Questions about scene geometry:
-----

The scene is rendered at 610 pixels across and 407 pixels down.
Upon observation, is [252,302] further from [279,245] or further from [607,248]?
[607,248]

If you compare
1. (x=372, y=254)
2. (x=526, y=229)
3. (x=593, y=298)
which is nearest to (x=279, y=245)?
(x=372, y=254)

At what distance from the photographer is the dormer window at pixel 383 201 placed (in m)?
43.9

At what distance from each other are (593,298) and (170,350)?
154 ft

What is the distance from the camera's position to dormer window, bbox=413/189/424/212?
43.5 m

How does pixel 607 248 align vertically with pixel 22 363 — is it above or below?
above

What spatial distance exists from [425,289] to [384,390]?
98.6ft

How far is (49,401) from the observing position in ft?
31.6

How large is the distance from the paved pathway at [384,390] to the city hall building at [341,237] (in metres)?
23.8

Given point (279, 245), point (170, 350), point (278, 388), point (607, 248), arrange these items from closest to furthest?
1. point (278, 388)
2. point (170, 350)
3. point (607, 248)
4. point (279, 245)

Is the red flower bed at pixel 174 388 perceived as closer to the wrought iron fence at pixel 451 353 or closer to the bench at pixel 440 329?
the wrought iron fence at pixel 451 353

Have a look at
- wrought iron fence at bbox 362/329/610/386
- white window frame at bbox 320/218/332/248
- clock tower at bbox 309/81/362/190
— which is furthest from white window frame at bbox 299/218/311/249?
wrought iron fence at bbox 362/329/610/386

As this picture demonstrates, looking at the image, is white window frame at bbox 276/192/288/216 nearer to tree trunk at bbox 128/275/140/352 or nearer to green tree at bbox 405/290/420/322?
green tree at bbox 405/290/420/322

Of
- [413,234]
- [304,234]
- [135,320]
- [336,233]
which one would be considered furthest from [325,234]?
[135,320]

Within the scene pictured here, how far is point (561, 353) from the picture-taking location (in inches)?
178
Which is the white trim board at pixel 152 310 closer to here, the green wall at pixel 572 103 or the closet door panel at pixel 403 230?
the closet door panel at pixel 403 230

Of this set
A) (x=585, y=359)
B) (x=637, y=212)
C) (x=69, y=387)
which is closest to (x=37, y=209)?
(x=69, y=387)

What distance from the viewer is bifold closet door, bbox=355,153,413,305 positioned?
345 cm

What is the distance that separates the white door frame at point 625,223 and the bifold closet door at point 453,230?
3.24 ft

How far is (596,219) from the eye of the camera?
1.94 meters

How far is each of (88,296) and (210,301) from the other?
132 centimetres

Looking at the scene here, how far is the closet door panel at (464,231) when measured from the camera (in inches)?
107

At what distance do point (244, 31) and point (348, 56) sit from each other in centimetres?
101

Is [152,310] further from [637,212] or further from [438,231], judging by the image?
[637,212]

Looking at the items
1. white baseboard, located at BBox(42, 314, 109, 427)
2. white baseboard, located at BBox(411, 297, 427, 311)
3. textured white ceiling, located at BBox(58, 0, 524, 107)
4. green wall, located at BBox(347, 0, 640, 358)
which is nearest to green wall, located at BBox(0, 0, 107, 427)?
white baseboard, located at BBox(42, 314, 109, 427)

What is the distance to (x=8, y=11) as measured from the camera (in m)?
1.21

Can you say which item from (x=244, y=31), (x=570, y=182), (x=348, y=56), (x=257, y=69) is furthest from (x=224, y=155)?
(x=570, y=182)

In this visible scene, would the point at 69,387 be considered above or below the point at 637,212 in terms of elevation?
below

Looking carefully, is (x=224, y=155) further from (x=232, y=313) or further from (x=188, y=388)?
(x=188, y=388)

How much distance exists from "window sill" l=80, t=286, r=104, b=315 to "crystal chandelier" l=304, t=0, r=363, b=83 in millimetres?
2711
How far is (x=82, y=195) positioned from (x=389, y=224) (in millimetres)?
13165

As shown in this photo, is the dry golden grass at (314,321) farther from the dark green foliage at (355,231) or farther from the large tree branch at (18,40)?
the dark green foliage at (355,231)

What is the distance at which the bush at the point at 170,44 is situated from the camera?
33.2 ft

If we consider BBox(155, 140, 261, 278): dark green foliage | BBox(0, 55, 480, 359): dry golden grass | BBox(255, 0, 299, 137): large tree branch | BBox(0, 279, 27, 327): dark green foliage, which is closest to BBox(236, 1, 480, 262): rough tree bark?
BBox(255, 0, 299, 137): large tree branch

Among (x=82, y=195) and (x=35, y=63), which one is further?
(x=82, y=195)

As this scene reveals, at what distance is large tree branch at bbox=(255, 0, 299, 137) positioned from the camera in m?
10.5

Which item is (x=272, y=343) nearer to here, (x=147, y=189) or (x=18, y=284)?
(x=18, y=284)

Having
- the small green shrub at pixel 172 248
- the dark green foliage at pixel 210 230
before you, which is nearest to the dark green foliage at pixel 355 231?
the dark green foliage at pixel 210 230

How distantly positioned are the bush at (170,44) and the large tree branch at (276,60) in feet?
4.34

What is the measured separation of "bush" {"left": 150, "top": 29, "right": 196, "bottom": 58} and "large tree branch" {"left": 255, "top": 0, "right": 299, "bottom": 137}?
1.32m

-----

### REQUIREMENT
Express the stretch of the material above from the line containing "As this scene" through its end as a JSON list of strings, with one string per line and blank lines omitted.

### SOLUTION TO THE EXERCISE
[
  "As this scene reveals, at what distance is large tree branch at bbox=(255, 0, 299, 137) positioned from the camera in m?",
  "10.5",
  "Which item is (x=272, y=343) nearer to here, (x=147, y=189) or (x=18, y=284)?",
  "(x=18, y=284)",
  "Having",
  "- the small green shrub at pixel 172 248",
  "- the dark green foliage at pixel 210 230",
  "before you, which is nearest to the dark green foliage at pixel 355 231?",
  "the dark green foliage at pixel 210 230",
  "How distantly positioned are the bush at (170,44) and the large tree branch at (276,60) in feet?",
  "4.34",
  "What is the measured separation of \"bush\" {\"left\": 150, \"top\": 29, \"right\": 196, \"bottom\": 58} and \"large tree branch\" {\"left\": 255, \"top\": 0, \"right\": 299, \"bottom\": 137}?",
  "1.32m"
]